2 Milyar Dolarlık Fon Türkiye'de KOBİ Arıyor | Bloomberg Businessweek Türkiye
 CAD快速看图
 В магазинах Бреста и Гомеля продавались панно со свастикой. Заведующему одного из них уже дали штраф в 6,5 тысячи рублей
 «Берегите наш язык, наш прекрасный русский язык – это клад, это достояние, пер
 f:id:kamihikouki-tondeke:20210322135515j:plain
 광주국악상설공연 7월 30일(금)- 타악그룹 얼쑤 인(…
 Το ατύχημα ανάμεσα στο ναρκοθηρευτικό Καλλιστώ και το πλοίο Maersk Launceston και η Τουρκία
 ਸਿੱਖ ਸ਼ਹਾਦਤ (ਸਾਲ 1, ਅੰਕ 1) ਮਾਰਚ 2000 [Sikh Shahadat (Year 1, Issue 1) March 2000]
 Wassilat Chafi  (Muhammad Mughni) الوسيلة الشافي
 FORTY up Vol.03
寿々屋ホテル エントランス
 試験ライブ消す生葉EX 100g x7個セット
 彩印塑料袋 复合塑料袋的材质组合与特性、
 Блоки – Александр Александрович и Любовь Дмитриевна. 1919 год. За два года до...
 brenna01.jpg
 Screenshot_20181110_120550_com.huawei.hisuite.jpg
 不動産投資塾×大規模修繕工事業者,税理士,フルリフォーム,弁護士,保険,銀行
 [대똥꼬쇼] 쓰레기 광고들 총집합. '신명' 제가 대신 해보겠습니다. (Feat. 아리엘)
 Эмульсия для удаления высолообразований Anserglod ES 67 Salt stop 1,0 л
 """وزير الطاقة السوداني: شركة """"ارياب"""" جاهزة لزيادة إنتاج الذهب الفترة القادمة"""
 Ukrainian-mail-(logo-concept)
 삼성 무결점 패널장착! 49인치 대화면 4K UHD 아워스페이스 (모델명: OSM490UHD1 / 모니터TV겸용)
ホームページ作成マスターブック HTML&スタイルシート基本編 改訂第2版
—————
- **What you have to do**:
Output these and nothing else: the lines from the one holding "Блоки – Александр" through the final line of the entries above, exactly as they appear.

- **Solution to this exercise**:
 Блоки – Александр Александрович и Любовь Дмитриевна. 1919 год. За два года до...
 brenna01.jpg
 Screenshot_20181110_120550_com.huawei.hisuite.jpg
 不動産投資塾×大規模修繕工事業者,税理士,フルリフォーム,弁護士,保険,銀行
 [대똥꼬쇼] 쓰레기 광고들 총집합. '신명' 제가 대신 해보겠습니다. (Feat. 아리엘)
 Эмульсия для удаления высолообразований Anserglod ES 67 Salt stop 1,0 л
 """وزير الطاقة السوداني: شركة """"ارياب"""" جاهزة لزيادة إنتاج الذهب الفترة القادمة"""
 Ukrainian-mail-(logo-concept)
 삼성 무결점 패널장착! 49인치 대화면 4K UHD 아워스페이스 (모델명: OSM490UHD1 / 모니터TV겸용)
ホームページ作成マスターブック HTML&スタイルシート基本編 改訂第2版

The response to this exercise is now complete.